Home > Energy > Expert Contributor

After the Pomp and Circumstance, Reality Sets In

By Amanda Duhon - EIC-The Energy Industries Council
Director, North & Central America


By Amanda Duhon | Director, North & Central America - Tue, 03/08/2022 - 13:00

share it

In 2021, all eyes were on Glasgow from Oct. 31 to Nov. 12 when the United Nations hosted multilateral discussions on climate change matters at its 26th Conference of the Parties (COP26). At the heart of COP is a review of the national communications and emission inventories submitted by the Parties of the Paris Agreement. It was all pomp and circumstance leading up to the conference; representatives from city to national level government, industry, the scientific community and academia sought to accelerate the transformation of economies to green and address the impacts of climate change. 

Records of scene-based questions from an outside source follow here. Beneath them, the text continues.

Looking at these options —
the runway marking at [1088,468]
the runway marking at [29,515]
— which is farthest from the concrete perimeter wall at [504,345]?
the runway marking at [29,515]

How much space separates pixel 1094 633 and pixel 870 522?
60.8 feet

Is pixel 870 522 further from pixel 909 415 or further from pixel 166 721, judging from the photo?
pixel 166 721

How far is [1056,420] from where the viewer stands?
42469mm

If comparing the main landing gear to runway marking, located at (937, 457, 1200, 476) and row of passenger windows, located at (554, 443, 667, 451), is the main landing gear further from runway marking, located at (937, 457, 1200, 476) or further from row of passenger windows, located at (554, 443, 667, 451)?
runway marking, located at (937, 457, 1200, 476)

For the oil and gas sector, it was clear that financing for traditional oil and gas projects was halted unless they included an innovative, low-carbon component. Many state-owned finance institutions made these announcements, with several countries looking to phase-out oil and gas – as well as coal – within the near future. Furthermore, private financial institutions have committed trillions of resources to finance projects with net-zero aspects through the year 2050.  However, the oil and gas industry was absent from COP26 proceedings.

Renewable energy took center stage, as the conference posited a fivefold increase in capacity was needed to reach net-zero. That said, significant announcements came from two of the highest electricity consumers. The US committed to 100 percent electricity from renewables by 2035, and India committed to 50 percent renewable electricity generation within the next 10 years. Furthermore, Race to Zero members – the UN's high-level climate champions who are spearheading non-state actors to halve global emissions by 2030 – have committed to 750GW of renewable capacity by 2030.

For the first time, nuclear also took the prominent stage, with several countries in the EU calling for the green designation of nuclear. The US announced the Nuclear Futures Package – a US$25 million commitment for project development of large-scale and small modular reactors (SMRs) in partnership with countries such as Brazil, Indonesia, Kenya, Poland, Romania, and the Ukraine to help each progress its nuclear goals.

Of course, we could not have had the pomp and circumstance without the posh energy transition technologies on stage, such as hydrogen. Forty global leaders joined the Glasgow Breakthroughs, a framework for nations to provide affordable, attractive, and accessible hydrogen to address global emissions. The leaders are also a part of The Breakthrough Agenda, which provides for the commitment of annual progress toward limiting the global average temperature increase to below 2°C.

But after the pomp and circumstance, reality is setting in as the commitments made at COP26 are by no means legally binding.

With world energy consumption expected to almost double by 2040, fossil fuels will still comprise more than three-quarters of world energy consumption. To be sure, in examining EICDataStream – the Energy Industries Council’s global project tracking database – global CAPEX spend allocation from 2022-2027 is 63 percent for mature hydrocarbon and conventional power and 31 percent for mature renewable energy and clean technologies, while only 6 percent is within the energy transition, such as hydrogen and Carbon Capture and Storage/Carbon Capture Utilization and Storage (CCS/CCUS). The question must be asked: Why wasn’t the oil and gas sector present at COP26? The oil and gas sector has an enabler role to play toward the energy transition and achieving net-zero, especially as the sector realizes a recovery in oil prices and gas supply.

In fact, the oil and gas sector is changing at a rate faster than at any time in the industry’s history. Independent operators, contractors, service companies and the supply chain are adopting technologies – such as hydrogen and CCUS – to ensure competitive returns while balancing the industry’s increasing demand and transition to a lower carbon future. These companies will steer and transform the energy sector with capabilities to not only meet energy demand and provide for national security, but also to address carbon emissions across the value chain of future energy projects.

This transformation allows for opportunity. The integration of energy transition technologies and at-scale deployment, standardization, digitization, collaboration, electrification, etc., all provide for the delivery of lower CAPEX (and OPEX within the built environment), higher utilization, and indeed net-zero. This transformation is not one-size-fits all, as developing nations and national players must provide for interstate energy security and access. However, the oil and gas industry as a whole will lead the way to a reliable, responsible, and revolutionary energy future to come.

COP26 allowed an avenue for progress and addressing pathways to deter climate change. One thing is certain, Mother Nature is not compromising. Without a doubt, the energy industry must take the lead in addressing emissions – now. Lest humankind take a realistic approach to addressing an uncertain climate future, the opportunity costs will be futile.